3 things that are mainly happening: 1) brainstorming catch can plumbing/install ideas. work in progress. 2) installing
AEM TRU Boost X electronic boost controller/gauge. 3) installing
AEM X-series Wideband UEGO AFR sensor
These three things are results of me getting to items that i've wanted to address, but have just not shelled out the money for yet. The catalyst for doing them all now was the boost leak/vacuum leak that my tuner is claiming I probably have. I bought a
boost tester from amazon, hooked it up, and went hunting for bubbles while armed with a spray bottle full of soapy water. I checked the intake, any hose connectors from the turbo, boost controller, manifold, valve cover, etc... (I think I even checked the brake booster vacuum line, but now I can't remember...). The only thing I found was a significant "Leak" coming from my ZZP manual boost controller that came with the turbo kit. However, It's from a purposely placed ventilation hold on the barbed output from the controller to the wastegate. I've noticed that screwing in the adjustment screw on this controller seemingly does not affect my boost. I don't know how the boost controller works, perhaps i'm missing a check ball inside, maybe it works fine... IDK. I just decided to get rid of it and press forward with the AEM boost controller like i was planning to do eventually anyway.

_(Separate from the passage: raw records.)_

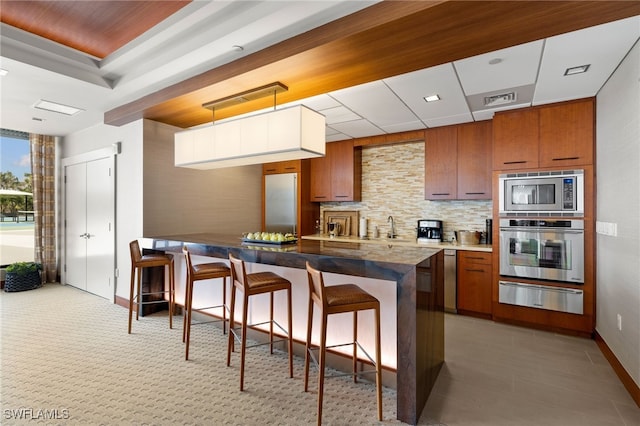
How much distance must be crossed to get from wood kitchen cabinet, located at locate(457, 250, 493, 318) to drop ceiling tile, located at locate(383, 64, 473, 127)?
1776 millimetres

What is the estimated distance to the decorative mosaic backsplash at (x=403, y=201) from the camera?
4613mm

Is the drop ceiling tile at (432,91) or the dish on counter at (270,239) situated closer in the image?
the drop ceiling tile at (432,91)

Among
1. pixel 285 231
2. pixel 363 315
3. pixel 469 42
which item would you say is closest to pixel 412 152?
pixel 285 231

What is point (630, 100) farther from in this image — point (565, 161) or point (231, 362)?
point (231, 362)

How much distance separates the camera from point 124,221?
425 cm

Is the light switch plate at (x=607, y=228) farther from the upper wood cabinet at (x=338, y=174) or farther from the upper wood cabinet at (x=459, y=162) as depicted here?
the upper wood cabinet at (x=338, y=174)

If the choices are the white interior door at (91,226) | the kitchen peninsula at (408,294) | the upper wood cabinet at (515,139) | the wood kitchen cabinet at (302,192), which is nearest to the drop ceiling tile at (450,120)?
the upper wood cabinet at (515,139)

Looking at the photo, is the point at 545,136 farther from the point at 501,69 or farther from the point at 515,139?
the point at 501,69

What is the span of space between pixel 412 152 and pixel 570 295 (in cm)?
279

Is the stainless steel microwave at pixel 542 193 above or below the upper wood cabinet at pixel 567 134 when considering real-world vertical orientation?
below

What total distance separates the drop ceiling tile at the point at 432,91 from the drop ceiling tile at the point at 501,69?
108mm

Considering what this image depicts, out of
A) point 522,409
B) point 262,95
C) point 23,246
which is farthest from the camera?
point 23,246

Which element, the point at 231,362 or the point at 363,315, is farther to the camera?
the point at 231,362

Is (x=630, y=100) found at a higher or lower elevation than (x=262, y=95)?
lower
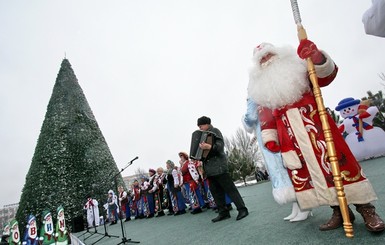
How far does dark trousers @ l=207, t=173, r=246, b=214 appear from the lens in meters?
3.85

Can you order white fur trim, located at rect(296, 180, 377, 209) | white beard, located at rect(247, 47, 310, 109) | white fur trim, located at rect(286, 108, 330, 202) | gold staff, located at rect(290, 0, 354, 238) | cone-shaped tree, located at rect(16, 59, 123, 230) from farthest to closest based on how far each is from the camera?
cone-shaped tree, located at rect(16, 59, 123, 230) < white beard, located at rect(247, 47, 310, 109) < white fur trim, located at rect(286, 108, 330, 202) < white fur trim, located at rect(296, 180, 377, 209) < gold staff, located at rect(290, 0, 354, 238)

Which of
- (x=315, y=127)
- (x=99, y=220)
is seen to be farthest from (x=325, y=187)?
(x=99, y=220)

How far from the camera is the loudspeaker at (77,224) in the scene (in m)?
11.0

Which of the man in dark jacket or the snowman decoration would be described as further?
the snowman decoration

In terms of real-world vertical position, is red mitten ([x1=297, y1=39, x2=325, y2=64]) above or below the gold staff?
above

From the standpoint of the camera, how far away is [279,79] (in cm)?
243

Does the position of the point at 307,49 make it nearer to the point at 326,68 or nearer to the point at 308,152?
the point at 326,68

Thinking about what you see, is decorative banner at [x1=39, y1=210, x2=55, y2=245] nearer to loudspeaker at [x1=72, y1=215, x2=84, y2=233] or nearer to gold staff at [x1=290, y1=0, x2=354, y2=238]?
loudspeaker at [x1=72, y1=215, x2=84, y2=233]

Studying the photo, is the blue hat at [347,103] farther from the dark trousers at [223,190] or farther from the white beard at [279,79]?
the white beard at [279,79]

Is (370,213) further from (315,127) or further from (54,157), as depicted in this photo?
(54,157)

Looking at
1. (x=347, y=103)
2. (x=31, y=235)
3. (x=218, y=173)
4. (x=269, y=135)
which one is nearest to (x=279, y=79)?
(x=269, y=135)

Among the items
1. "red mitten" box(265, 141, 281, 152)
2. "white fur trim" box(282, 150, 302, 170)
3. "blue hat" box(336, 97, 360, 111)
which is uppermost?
"blue hat" box(336, 97, 360, 111)

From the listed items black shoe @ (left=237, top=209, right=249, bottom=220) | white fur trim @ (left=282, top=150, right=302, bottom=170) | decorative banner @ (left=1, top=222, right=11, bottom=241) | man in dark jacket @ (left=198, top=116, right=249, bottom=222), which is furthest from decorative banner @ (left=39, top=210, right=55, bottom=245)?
white fur trim @ (left=282, top=150, right=302, bottom=170)

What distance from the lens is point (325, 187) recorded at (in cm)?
207
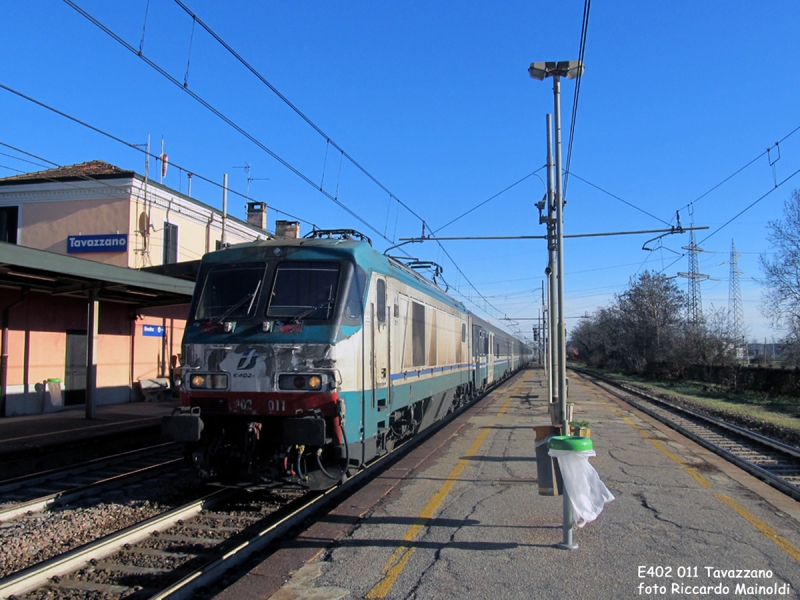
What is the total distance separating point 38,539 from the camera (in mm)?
6508

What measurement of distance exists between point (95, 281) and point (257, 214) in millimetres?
16380

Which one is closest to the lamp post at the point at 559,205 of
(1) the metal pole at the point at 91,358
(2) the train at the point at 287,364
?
(2) the train at the point at 287,364

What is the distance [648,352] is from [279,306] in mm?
47636

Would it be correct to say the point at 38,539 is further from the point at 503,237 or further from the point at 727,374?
the point at 727,374

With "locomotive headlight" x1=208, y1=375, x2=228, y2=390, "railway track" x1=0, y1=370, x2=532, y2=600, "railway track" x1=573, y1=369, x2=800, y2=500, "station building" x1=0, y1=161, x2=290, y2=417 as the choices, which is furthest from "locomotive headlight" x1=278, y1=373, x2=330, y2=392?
"station building" x1=0, y1=161, x2=290, y2=417

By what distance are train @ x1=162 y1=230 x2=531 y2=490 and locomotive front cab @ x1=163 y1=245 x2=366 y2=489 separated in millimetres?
13

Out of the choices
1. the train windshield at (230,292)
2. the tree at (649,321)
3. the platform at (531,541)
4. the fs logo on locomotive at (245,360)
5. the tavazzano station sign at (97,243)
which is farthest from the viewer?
the tree at (649,321)

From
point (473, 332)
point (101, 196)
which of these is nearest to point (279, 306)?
point (473, 332)

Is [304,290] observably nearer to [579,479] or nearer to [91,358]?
[579,479]

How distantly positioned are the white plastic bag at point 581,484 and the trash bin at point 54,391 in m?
15.8

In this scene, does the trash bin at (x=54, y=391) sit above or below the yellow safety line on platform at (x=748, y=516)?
above

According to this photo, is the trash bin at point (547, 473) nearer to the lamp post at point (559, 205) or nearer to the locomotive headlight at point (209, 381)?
the lamp post at point (559, 205)

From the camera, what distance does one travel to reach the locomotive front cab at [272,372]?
23.5ft

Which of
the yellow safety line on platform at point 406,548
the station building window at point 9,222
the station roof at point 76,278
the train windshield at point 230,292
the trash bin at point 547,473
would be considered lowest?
the yellow safety line on platform at point 406,548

Since I ordered the boost controller, I decided it was time to also buy the wideband O2 sensor. I know this car is running RICH (as intended currently by the tuner), but it bothers me that I can't say how rich. so... better data out is going to equal better tune in my case. Since I have to get this data to the tuner via HP Tuners, I also ordered the
HP Tuners Pro Link cable... what's another $75 toward the boost and wideband setup at this point anyway. This cable will hook up to the HP Tuners OBD2 module (I have the MPVI3 version I believe), which will enable the tuner to access the information from the boost controller and wideband easily.
The electronic boost solenoid is going to be mounted in the middle of the firewall, above the gas tank. I am going to place it here because that allows me to use the provided wiring harness without running any extensions for power. I started by pushing a fishtape through the tunnel from the back of the car. After some careful pushing and pulling here and there, i got the fishtape through. Then, I taped the harness and pressure hose to the fish tape end and pulled it through the tunnel toward the back of the car. All went easily.
I wanted to pull the wideband harness through in the same run, but I'll have to pull that through the tunnel, in the opposite direction since the O2 sensor connector is so massive.
I believe I have an unused key-on power source that is folded up and ziptied to my chassis near the steering column. I'll double check that this is key-on and use that for both the wideband o2 power and the boost solenoid power. I'll splice the power in near the gauges and also put the appropriate fuses in line there as well.
I borrowed
Rauq’s 3d printed double gauge cluster design to mount these gauges above the steering column. Had a friend print this for me, I’ll pick it up soon and see how it fits up.
I'll need to find a friend to weld the stainless o2 sensor bung on my exhaust, because I don't have that capability, but otherwise I don't think this project will be too complicated. Oh, I had to buy another
02 sensor bung, which I got from amazon here.